Schulden und eine endlose Wirtschafts- und Finanzkrise trugen massgeblich zum Aufstieg und zur Machtergreifung der Nazis bei. Die europäischen Staaten und die USA fanden keine Lösung für die Schuldenproblematik. Durch starre internationale Abkommen nahmen sie sich den notwendigen Handlungsspielraum zur Lösung der Schulden- und Reparationskrise. Das sind die zentralen Aussagen von Tobias Straumanns Buch „1931 – Debt, Crisis, and the Rise of Hitler“. Das gut recherchierte und flott geschriebene Buch des Professors für Wirtschaftsgeschichte an der Universität Zürich lehrt uns einiges über die heutige Krise in Europa.

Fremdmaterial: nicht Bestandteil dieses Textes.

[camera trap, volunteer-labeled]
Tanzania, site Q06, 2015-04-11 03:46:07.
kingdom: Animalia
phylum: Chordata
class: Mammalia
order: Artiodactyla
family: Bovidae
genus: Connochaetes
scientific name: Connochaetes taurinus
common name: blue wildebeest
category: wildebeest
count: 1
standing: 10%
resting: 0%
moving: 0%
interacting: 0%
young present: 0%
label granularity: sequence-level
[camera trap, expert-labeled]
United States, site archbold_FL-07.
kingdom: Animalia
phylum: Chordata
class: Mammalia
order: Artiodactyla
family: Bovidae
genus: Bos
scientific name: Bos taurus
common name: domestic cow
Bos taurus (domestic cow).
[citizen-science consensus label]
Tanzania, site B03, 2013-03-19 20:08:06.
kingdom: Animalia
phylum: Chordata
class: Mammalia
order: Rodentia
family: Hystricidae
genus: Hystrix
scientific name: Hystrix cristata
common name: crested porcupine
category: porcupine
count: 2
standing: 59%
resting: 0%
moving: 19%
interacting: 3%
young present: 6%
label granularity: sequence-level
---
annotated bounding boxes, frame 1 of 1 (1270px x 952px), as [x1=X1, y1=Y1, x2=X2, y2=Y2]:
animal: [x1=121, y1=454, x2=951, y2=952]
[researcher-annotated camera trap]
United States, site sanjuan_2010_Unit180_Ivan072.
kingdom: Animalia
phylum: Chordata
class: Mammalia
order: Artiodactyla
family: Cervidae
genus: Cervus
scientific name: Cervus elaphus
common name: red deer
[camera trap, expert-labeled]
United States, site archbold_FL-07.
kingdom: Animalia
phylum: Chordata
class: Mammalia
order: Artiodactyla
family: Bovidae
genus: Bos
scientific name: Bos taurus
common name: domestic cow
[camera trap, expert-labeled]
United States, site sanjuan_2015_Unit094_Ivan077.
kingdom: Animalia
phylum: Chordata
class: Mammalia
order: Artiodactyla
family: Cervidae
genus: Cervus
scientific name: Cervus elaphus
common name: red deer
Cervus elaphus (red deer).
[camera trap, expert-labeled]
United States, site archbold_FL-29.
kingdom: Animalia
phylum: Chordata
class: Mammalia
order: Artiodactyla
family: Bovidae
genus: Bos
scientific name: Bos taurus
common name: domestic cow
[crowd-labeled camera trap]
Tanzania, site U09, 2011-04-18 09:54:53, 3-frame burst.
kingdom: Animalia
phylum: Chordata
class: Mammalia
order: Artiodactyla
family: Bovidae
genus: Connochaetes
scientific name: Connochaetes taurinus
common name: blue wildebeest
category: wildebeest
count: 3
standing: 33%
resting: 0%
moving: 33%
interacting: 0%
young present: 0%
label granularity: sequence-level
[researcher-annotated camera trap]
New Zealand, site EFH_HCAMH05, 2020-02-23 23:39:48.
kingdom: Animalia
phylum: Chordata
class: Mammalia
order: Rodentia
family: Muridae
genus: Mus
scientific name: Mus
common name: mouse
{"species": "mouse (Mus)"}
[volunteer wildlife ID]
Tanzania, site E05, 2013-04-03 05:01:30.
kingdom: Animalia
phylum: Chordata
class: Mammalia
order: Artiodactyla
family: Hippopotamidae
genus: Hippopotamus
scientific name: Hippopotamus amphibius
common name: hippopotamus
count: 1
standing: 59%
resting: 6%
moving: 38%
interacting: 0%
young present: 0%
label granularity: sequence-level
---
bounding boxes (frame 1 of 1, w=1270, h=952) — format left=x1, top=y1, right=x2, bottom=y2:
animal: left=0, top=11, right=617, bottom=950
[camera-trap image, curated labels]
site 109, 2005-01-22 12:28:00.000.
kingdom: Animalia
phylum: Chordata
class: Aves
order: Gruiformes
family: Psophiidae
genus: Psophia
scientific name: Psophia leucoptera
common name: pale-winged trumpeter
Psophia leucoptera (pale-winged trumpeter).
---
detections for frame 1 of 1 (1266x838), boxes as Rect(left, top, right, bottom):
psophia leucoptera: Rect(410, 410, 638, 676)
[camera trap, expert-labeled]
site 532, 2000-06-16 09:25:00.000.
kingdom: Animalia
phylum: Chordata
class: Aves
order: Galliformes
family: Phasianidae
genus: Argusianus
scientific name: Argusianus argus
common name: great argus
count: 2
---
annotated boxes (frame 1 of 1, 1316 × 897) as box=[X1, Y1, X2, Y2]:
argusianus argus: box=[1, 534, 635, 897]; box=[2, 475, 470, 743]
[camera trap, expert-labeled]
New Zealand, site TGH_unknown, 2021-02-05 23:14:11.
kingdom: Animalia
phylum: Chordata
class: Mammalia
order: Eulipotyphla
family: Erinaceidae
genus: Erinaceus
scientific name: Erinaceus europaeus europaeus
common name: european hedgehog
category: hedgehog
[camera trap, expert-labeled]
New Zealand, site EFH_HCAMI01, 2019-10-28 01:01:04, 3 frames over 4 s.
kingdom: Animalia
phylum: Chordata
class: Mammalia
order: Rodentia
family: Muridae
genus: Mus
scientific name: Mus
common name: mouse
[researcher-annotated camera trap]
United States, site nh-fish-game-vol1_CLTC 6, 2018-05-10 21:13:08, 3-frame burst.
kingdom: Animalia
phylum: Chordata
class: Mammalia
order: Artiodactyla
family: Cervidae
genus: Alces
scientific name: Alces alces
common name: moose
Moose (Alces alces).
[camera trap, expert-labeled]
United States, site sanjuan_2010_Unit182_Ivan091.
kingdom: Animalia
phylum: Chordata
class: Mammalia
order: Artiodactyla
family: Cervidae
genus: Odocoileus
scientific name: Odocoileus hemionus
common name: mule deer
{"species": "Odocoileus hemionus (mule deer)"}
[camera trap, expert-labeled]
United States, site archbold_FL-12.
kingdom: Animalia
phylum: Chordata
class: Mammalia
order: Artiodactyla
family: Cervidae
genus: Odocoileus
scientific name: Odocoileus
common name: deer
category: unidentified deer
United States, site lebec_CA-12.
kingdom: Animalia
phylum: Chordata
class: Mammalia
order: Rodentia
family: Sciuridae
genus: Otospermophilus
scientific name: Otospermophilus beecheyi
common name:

Die Welt am Ende der 1920er Jahre: Die Ökonomien Grossbritanniens und Frankreichs leiden unter hohen, kriegsbedingten Staatsschulden. Sie sind zur Rückzahlung ihrer Kriegsschulden an die USA verpflichtet und stark von der Weltwirtschaftskrise 1929 gebeutelt. Deutschland hat immense Auslandsschulden und muss Reparationen an die Siegermächte des 1. Weltkriegs leisten. Die deutsche Gesellschaft hat die Hyperinflation von 1923 erst gerade hinter sich gebracht: Ersparnisse und Löhne sind entwertet.

Straumann erklärt mit gutem Blick für Details wie 20 europäische Staaten und Japan Anfang des Jahres 1930 versuchen, die Mängel vorheriger Abkommen zur Beilegung der Schuldenproblematik und den Reparationszahlungen Deutschlands auszuräumen. Sie beschliessen den Young Plan. Die Weimarer Republik soll jährlich nur noch 2 statt 2,5 Milliarden Reichsmark an Reparationen zahlen, mehr finanzpolitischen Eigenständigkeit erhalten und die Alliierten sollen ihre Truppen fünf Jahre früher aus dem Rheinland zurückziehen, fasst Straumann zusammen. Gleichzeitig werden die Reparationszahlungen für 55 Jahre festgeschrieben. Und es wird festgehalten: Zwischenstaatliche Reparationszahlungen geniessen Priorität und müssen geleistet werden, bevor Deutschland seine Schulden bei privaten Kreditgebern bedient.

Statt Druck von Deutschland zu nehmen, vergrössert der Young Plan die Probleme, so Straumanns Befund. Um die Mittel zur Zahlung der Reparationen bereitzustellen, muss die Weimarer Republik einen Haushaltsüberschuss erwirtschaften. Zur Erwirtschaftung der Devisen zur Begleichung der Auslandsschulden ist zusätzlich ein Handelsüberschuss notwendig. Und hätte Deutschland die Reparationszahlungen phasenweise eingestellt – was nach Young Plan erlaubt war – hätten die privaten Kreditgeber das Vertrauen in die Wirtschaft Deutschlands verloren und keine neuen Kredite mehr vergeben.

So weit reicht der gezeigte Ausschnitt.